To configure Linux server I needed:

port 1194
proto tcp
dev tap

ca ca.crt
cert server.crt
key server.key
dh dh1024.pem
plugin /usr/lib64/openvpn/openvpn-auth-pam.so login
client-cert-not-required
username-as-common-name
client-config-dir ccd
server 172.16.100.0 255.255.255.248
route 172.16.1.0 255.255.255.248
route 10.1.0.0 255.255.255.0
route 10.1.1.1 255.255.255.0
push "route 192.168.1.0 255.255.255.0"
keepalive 10 30
max-clients 700
user nobody
group nobody
persist-key
persist-tun
status openvpn-status.log
log-append      /var/log/openvpn.log
verb 3

and in ccd directory:

iroute 172.16.1.0 255.255.255.248
iroute 10.1.0.0 255.255.255.0
iroute 10.1.1.1 255.255.255.0

EDIT: the code above should go to the file named"UsernameOnUnixServer" and places in /etc/oprnvpn/ccd directory (or where ever the ccd in your config exists). The user name makes the same role as CN (Common Name) of the certificate file (absent here) - see directive “username-as-common-name”.

Ok, here goes the client, RouterOS, part:

/interface ovpn-client add name=VPN_Interface connect-to=xxxx port=1194 mode=ethernet user="UsernameOnUnixServer" password="123" profile=default-encryption   add-default-route=no

Now I needed to add UsernameOnUnixServer on Linux machine and set the password to it (123).

This should be enough to start. In my setup there are some issues with routing, but I haven’t check them yet properly and expect them solved (static routing or ospf).

There is also another gotcha: Linux generally doesn’t work well with tap interfaces (hope yours does). When applying local server routes/netfilter rules check if the interface hasn’t changed from tap0 to tap1 on openvpn restart.

Regards,
js

EDIT2: I also made the service working on tun interface, now without any troubles (tap → tun).

You should be able to make this work with a tun interface on the Linux side. On the RouterOS side you’d specify mode=ip instead of mode=ethernet.

Thanks fewi for your tips!

yes, I’ve tried tun interface but OpenVPN warned me that I’m using inconsistent devices, inconsistent MTU, etc. So I corrected; neverthless, this is very good tip as tun interfaces are much more polite on my system.
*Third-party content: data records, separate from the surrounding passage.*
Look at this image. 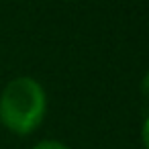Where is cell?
Wrapping results in <instances>:
<instances>
[{
	"label": "cell",
	"instance_id": "cell-4",
	"mask_svg": "<svg viewBox=\"0 0 149 149\" xmlns=\"http://www.w3.org/2000/svg\"><path fill=\"white\" fill-rule=\"evenodd\" d=\"M141 143H143L145 149H149V116L141 125Z\"/></svg>",
	"mask_w": 149,
	"mask_h": 149
},
{
	"label": "cell",
	"instance_id": "cell-3",
	"mask_svg": "<svg viewBox=\"0 0 149 149\" xmlns=\"http://www.w3.org/2000/svg\"><path fill=\"white\" fill-rule=\"evenodd\" d=\"M139 90H141V96H143L145 104L149 106V70L145 72V76H143V80H141V86H139Z\"/></svg>",
	"mask_w": 149,
	"mask_h": 149
},
{
	"label": "cell",
	"instance_id": "cell-2",
	"mask_svg": "<svg viewBox=\"0 0 149 149\" xmlns=\"http://www.w3.org/2000/svg\"><path fill=\"white\" fill-rule=\"evenodd\" d=\"M31 149H72V147L65 145L63 141H57V139H43V141L35 143Z\"/></svg>",
	"mask_w": 149,
	"mask_h": 149
},
{
	"label": "cell",
	"instance_id": "cell-1",
	"mask_svg": "<svg viewBox=\"0 0 149 149\" xmlns=\"http://www.w3.org/2000/svg\"><path fill=\"white\" fill-rule=\"evenodd\" d=\"M45 114L47 94L33 76L13 78L0 92V125L13 135L27 137L35 133Z\"/></svg>",
	"mask_w": 149,
	"mask_h": 149
}]
</instances>
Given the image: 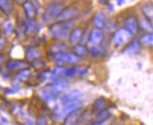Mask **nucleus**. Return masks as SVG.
<instances>
[{
	"mask_svg": "<svg viewBox=\"0 0 153 125\" xmlns=\"http://www.w3.org/2000/svg\"><path fill=\"white\" fill-rule=\"evenodd\" d=\"M142 41L145 44H153V35L149 34V35H146L142 37Z\"/></svg>",
	"mask_w": 153,
	"mask_h": 125,
	"instance_id": "obj_1",
	"label": "nucleus"
}]
</instances>
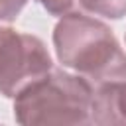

As far as it goes to RouterOS I’m done today, as I’ve cut myself off :slight_smile: (BTW: how Netfilter is called in Mikrotik? excuse me, this is my first day of Mikrotik ever). I’ll check in next days.

Thank you very much for your patience.

js

Firewalling capabilities are available under “/ip firewall”. It has several subsections - for filtering, NAT and marking.